══ Artikel ══

Pancasila Jadi Benteng Ideologi Asing di Era Digital

Foto: Sosialisasi Empat Pilar MPR di Candi Joglo, Jalan Pemuda Sukoharjo, Sukoharjo, Krangganharjo, Kecamatan Toroh, Kabupaten Grobogan, Jawa Tengah, Selasa (16/9/2025) pagi.

SUKOHARJO, Jakartaobserver.com- Dalam era digital saat ini arus informasi dan nilai-nilai dari berbagai negara mengalir sangat cepat tanpa batas. Hal ini membawa dampak positif berupa kemajuan pengetahuan, keterbukaan, dan kolaborasi global, tetapi juga menimbulkan tantangan serius dengan masuknya ideologi-ideologi asing yang tidak sesuai jatidiri bangsa Indonesia.
 
Karena itu, dalam era ini Pancasila menjadi benteng ideologis sekaligus kompas moral bagi bangsa Indonesia, dan memastikan bahwa kemajuan teknologi dan keterbukaan informasi tetap sejalan dengan nilai-nilai keindonesiaan—menjaga harmoni, kemanusiaan, dan keadilan sosial di tengah dunia yang semakin kompleks.

” Pancasila menjadi benteng ideologis sekaligus kompas moral bagi bangsa Indonesia, sekaligus sebagai filter terhadap pengaruh tersebut,” kata anggota DPR/MPR RI dari Fraksi PDI Perjuangan Dr Evita Nursanty, MSc dalam sosialisasi Empat Pilar MPR di Candi Joglo, Jalan Pemuda Sukoharjo, Sukoharjo, Krangganharjo, Kecamatan Toroh, Kabupaten Grobogan, Jawa Tengah, Selasa (16/9/2025) pagi.

Berikut beberapa contoh ideologi asing yang dapat memengaruhi generasi muda Indonesia seperti individualisme dan materialisme yang mengedepankan kepentingan pribadi di atas kepentingan bersama. Jika masyarakat kita, kata Evita, terlalu terpengaruh oleh pemikiran ini, maka rasa gotong royong dan kebersamaan yang menjadi ciri khas bangsa Indonesia bisa luntur.

Kemudian liberalisme ekstrem atau kebebasan tanpa batas misalnya dengan menganggap kebebasan mutlak sebagai simbol kemajuan dan menganggap norma agama atau budya sebagai hal yang kuno. Begitu juga dengan radikalisme dan ekstrimisme, yang menolak dasar negara Pancasila dan menganggap kelompok lain sebagai musuh, dorongan untuk mendirikan negara agama atau menolak pemerintah yang sah, atau paham komunisme yang tidak sejalan dengan nilai-nilai demokrasi Pancasila.
 
Dalam hal ini, menurut Evita Nursanty, Pancasila berfungsi sebagai penyaring atau filter terhadap pengaruh tersebut, agar masyarakat dapat mengambil hal-hal positif dari luar tanpa kehilangan kepribadian nasional. Nilai Ketuhanan, Kemanusiaan, Persatuan, Kerakyatan, dan Keadilan menjadi pedoman dalam menilai apakah suatu ide atau tren sesuai dengan semangat kebangsaan Indonesia.

═══

(Soal Latihan 1):
Salin ulang persis baris-baris entri mulai dari baris yang memuat "detect --object hats" sampai baris yang memuat "[277,521,322,534]", termasuk kedua baris itu.

══ Bahan yang Diberikan ══

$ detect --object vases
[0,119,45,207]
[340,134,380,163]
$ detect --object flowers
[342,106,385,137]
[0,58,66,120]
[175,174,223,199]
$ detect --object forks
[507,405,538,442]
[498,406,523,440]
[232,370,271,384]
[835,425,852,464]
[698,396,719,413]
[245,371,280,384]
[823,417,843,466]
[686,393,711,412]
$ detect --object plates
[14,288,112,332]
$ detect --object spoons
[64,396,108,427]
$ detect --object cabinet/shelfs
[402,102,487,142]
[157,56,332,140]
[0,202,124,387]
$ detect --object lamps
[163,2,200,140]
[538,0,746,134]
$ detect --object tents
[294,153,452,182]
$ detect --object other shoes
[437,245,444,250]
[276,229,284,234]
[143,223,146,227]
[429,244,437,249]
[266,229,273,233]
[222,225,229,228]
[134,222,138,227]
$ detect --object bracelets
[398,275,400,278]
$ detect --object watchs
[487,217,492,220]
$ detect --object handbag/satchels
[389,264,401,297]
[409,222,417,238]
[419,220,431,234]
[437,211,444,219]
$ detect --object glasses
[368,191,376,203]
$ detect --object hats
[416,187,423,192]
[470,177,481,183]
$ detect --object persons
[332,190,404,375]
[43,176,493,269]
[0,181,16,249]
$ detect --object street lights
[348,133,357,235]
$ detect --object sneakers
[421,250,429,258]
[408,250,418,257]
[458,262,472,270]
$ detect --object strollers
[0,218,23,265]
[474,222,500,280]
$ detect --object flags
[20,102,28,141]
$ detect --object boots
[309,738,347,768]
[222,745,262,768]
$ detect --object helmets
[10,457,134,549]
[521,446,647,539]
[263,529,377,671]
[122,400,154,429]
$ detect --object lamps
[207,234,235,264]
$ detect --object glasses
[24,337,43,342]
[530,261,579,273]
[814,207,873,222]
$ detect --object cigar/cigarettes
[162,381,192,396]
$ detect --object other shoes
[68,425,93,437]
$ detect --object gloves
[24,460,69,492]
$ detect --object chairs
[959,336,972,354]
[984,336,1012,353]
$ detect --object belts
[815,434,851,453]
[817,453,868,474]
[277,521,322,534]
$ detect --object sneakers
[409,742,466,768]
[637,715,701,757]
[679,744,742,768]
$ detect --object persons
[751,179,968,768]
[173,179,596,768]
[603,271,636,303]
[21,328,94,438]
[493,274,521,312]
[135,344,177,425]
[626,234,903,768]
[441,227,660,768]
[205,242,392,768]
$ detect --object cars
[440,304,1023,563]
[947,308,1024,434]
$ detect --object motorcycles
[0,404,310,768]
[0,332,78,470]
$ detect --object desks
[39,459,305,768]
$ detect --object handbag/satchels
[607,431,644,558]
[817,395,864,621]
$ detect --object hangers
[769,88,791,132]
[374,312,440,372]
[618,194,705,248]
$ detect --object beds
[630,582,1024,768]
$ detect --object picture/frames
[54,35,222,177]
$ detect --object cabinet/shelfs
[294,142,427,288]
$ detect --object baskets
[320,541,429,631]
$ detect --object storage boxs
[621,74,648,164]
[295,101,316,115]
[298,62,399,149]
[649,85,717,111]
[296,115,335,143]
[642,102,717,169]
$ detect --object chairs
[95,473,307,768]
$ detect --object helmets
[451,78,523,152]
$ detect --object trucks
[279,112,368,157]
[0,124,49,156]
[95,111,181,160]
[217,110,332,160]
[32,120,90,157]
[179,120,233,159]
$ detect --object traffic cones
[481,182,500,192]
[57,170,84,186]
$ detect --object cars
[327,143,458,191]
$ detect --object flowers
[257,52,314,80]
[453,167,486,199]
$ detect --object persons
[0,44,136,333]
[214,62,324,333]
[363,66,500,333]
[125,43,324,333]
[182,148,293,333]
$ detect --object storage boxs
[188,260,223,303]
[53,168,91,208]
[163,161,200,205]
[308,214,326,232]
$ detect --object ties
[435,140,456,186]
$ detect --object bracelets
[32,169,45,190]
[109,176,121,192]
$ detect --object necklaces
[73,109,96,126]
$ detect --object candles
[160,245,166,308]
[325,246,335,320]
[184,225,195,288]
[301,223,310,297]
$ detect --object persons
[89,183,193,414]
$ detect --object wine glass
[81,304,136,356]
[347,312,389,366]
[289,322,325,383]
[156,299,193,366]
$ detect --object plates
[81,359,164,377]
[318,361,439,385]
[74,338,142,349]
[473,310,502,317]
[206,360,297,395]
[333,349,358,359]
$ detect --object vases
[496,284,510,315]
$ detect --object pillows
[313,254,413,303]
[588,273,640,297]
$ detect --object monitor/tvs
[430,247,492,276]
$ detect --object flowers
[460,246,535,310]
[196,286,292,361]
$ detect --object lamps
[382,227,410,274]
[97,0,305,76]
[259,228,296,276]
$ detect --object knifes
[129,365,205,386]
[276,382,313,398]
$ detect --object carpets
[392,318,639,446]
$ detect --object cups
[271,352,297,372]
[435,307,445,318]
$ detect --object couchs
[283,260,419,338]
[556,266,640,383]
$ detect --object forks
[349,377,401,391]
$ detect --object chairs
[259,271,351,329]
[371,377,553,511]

═══

(Soal Latihan 2):
Untuk setiap pernyataan, tentukan apakah sesuai dengan artikel tentang Pancasila. Jawab ya atau tidak, lalu kutip kata-kata artikel yang menentukannya. (a) Sosialisasi Empat Pilar MPR diadakan pada hari Selasa pagi. (b) Evita Nursanty adalah anggota DPR/MPR RI dari Fraksi Partai Golkar. (c) Artikel menyebut individualisme dan materialisme sebagai contoh ideologi asing.

(Contoh Jawaban 1):
$ detect --object hats
[416,187,423,192]
[470,177,481,183]
$ detect --object persons
[332,190,404,375]
[43,176,493,269]
[0,181,16,249]
$ detect --object street lights
[348,133,357,235]
$ detect --object sneakers
[421,250,429,258]
[408,250,418,257]
[458,262,472,270]
$ detect --object strollers
[0,218,23,265]
[474,222,500,280]
$ detect --object flags
[20,102,28,141]
$ detect --object boots
[309,738,347,768]
[222,745,262,768]
$ detect --object helmets
[10,457,134,549]
[521,446,647,539]
[263,529,377,671]
[122,400,154,429]
$ detect --object lamps
[207,234,235,264]
$ detect --object glasses
[24,337,43,342]
[530,261,579,273]
[814,207,873,222]
$ detect --object cigar/cigarettes
[162,381,192,396]
$ detect --object other shoes
[68,425,93,437]
$ detect --object gloves
[24,460,69,492]
$ detect --object chairs
[959,336,972,354]
[984,336,1012,353]
$ detect --object belts
[815,434,851,453]
[817,453,868,474]
[277,521,322,534]

(Contoh Jawaban 2):
(a) Ya: "Selasa (16/9/2025) pagi"
(b) Tidak: "dari Fraksi PDI Perjuangan Dr Evita Nursanty, MSc"
(c) Ya: "contoh ideologi asing yang dapat memengaruhi generasi muda Indonesia seperti individualisme dan materialisme"